A corruption scandal surrounding a prosecutor is putting a fresh spotlight on the problems facing South Korea’s prosecution.
An arrest warrant was issued for a prosecutor identified by his last name Jeon on Wednesday for allegedly making unlawful deals with a defendant in a drug abuse case in 2011.
The latest scandal marks another major setback for the powerful organization after its chief’s resignation over accusations he had a love child and a string of bribery cases damaged its public image.
On Monday, the prosecution questioned Jeon to confirm whether he violated rules by threatening a plastic surgeon who operated on actress Lee Yoon-ji.
Jeon met Lee when he was prosecuting her case regarding abuse of the psychotropic drug propofol in 2011. The defendant, better known as Amy, was sentenced to prison and released on probation two months later.
According to the prosecution, Lee allegedly complained about the side effects of the cosmetic surgery she underwent in early 2011.
Jeon reportedly volunteered to become a “troubleshooter” for Lee by pressuring the plastic surgeon to redo the surgery free of charge and give 15 million won in compensation for the side effects.

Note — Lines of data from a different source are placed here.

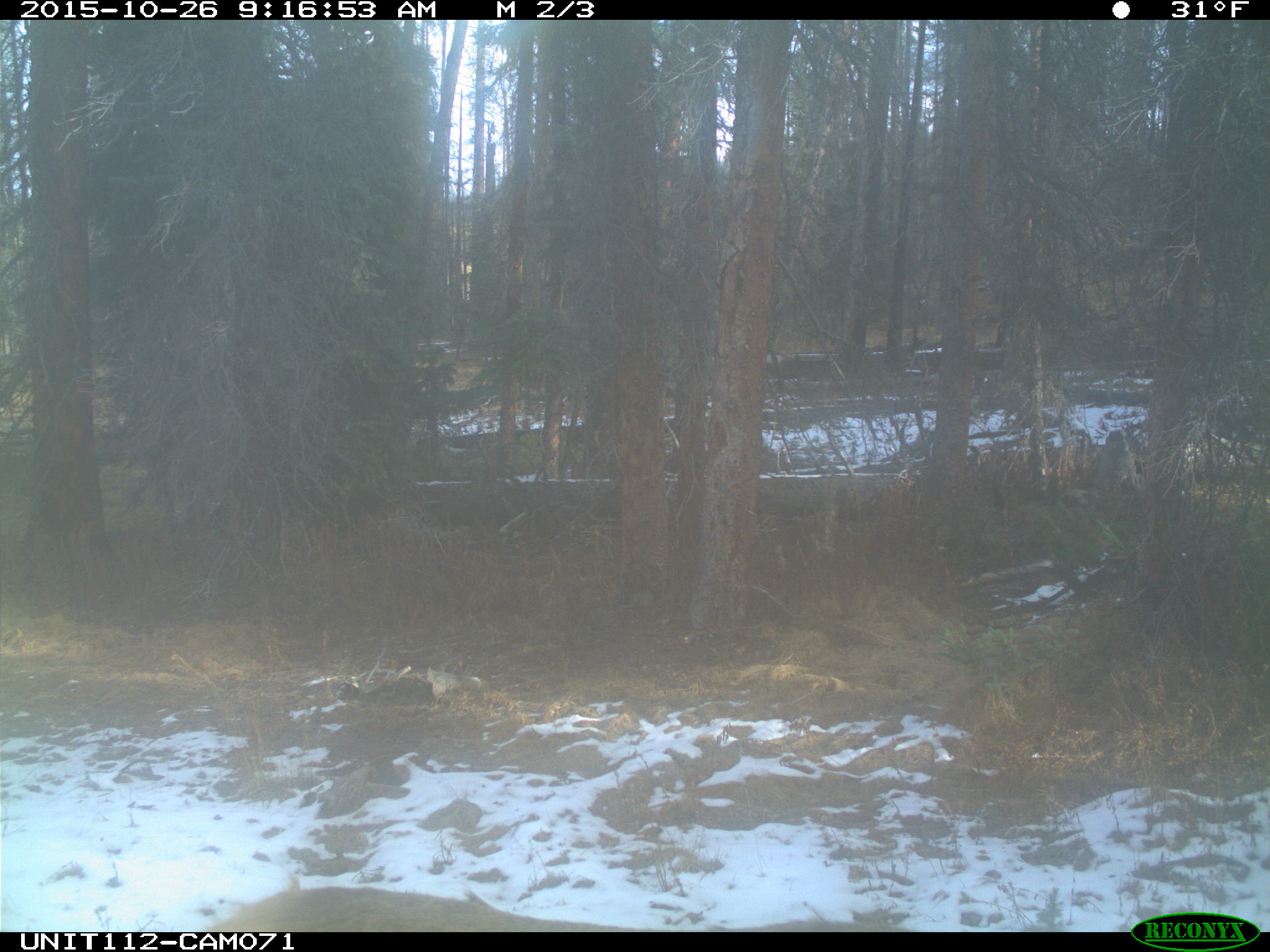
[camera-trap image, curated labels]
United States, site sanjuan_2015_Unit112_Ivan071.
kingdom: Animalia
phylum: Chordata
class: Mammalia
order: Artiodactyla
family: Cervidae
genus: Cervus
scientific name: Cervus elaphus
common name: red deer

Prosecutors said Jeon claimed he helped the celebrity “out of good will.”
The investigators will focus on possible unlawful deals between the prosecutor and the surgeon, who was summoned once during the drug investigation.
They will also focus on finding out the extent Jeon and Lee’s relationship. Investigators said they found that Jeon transferred 100 million won to Lee’s account. The purpose of the transfer remains to be questioned.

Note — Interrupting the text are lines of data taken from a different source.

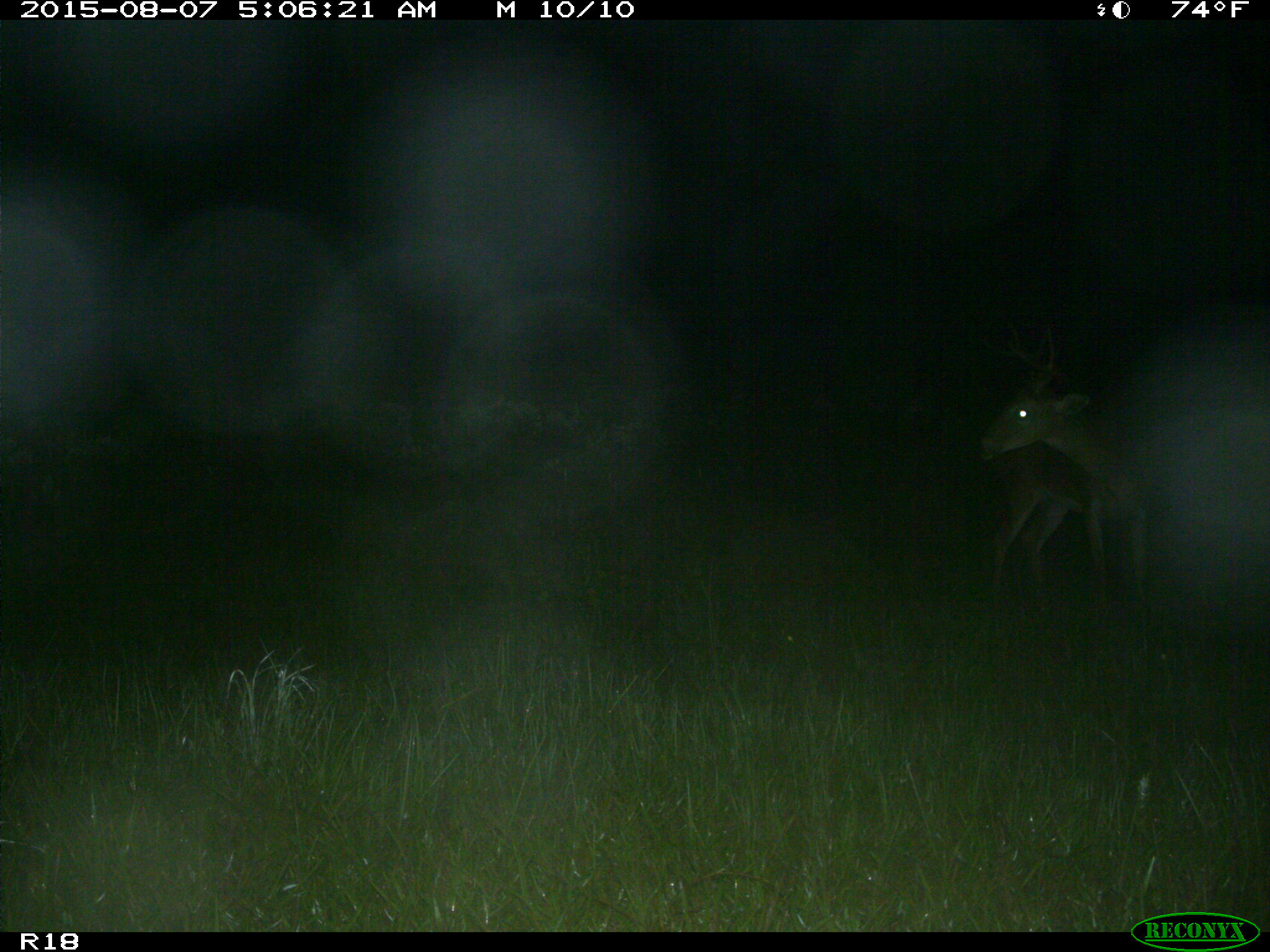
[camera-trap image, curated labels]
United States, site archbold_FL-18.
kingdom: Animalia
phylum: Chordata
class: Mammalia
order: Artiodactyla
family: Cervidae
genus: Odocoileus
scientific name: Odocoileus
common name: deer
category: unidentified deer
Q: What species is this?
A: Unidentified deer (deer) (Odocoileus).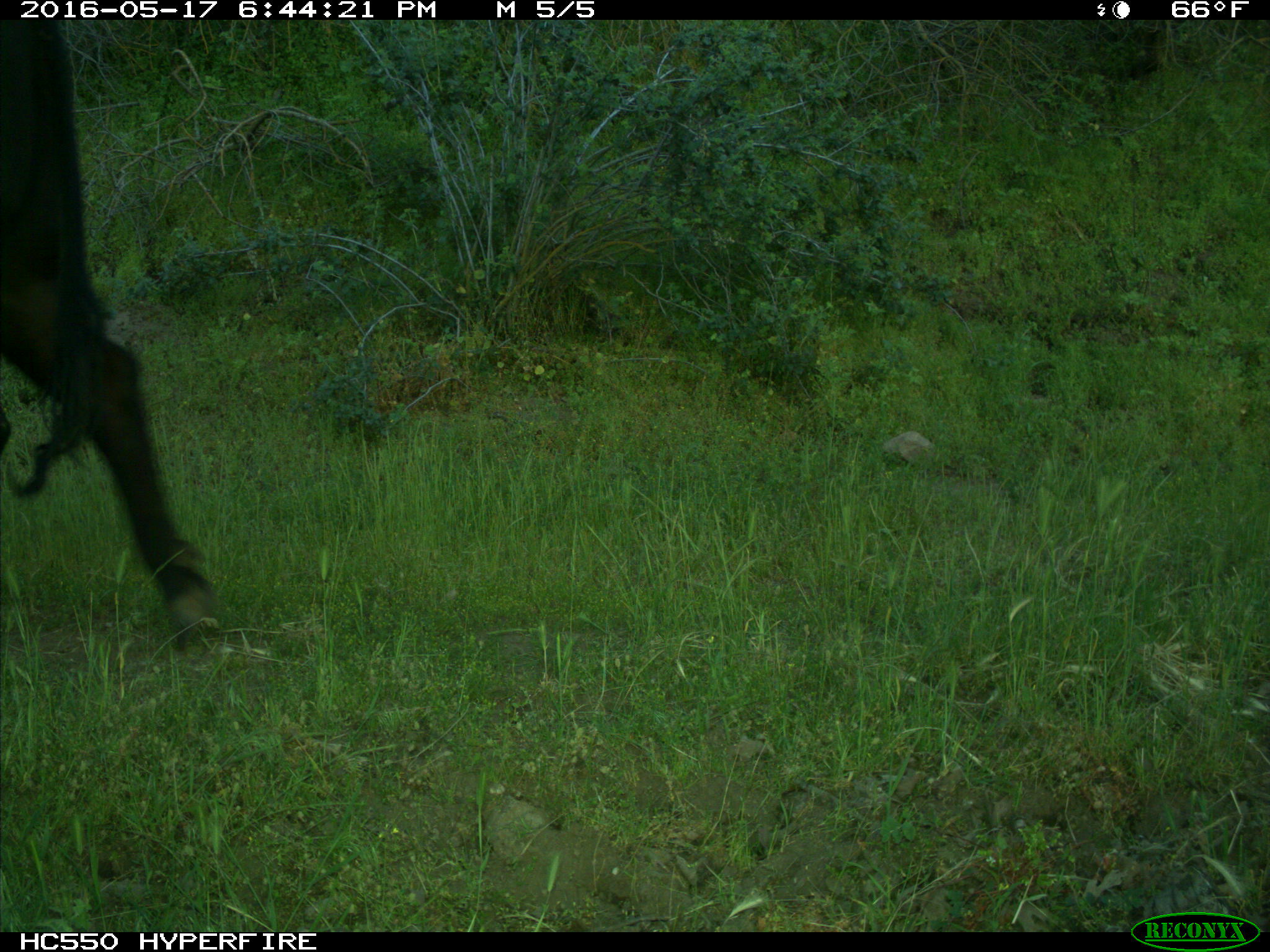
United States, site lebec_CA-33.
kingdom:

The prosecutor’s alleged crime was found while the agency was investigating the surgeon earlier this week. The surgeon is currently accused of raping a woman after injecting her with propofol last year.
The prosecution was been hit by a series of scandals over recent years. In November 2012, prosecutor Kim Gwang-joon was convicted of taking bribes totaling about 1 billion won ($940,000) from people in exchange for clearing their cases. He was sentenced to seven years in prison.
In 2010, a prosecutor was accused of receiving bribes ― a sedan and 16 million won in cash ― from a construction contractor to peddle his influence in a lawsuit.
A similar case was revealed a year later, when a female prosecutor received a luxury sedan and designer’s bag from a lawyer who asked that she consider the lawsuit in his favor.
Observers said that the latest investigation involving a celebrity is being conducted unusually fast compared to other investigations of similar gravity.
The quick handling of the case came after Prosecutor General Kim Jin-tae vowed to “clean up” the organization. Kim took office only about 40 days ago. In his inauguration speech, Kim said that morality and discipline should be restored at the prosecution.
The latest corruption case may shed light on how Kim will follow his words with action in reforming the prosecution, observers said.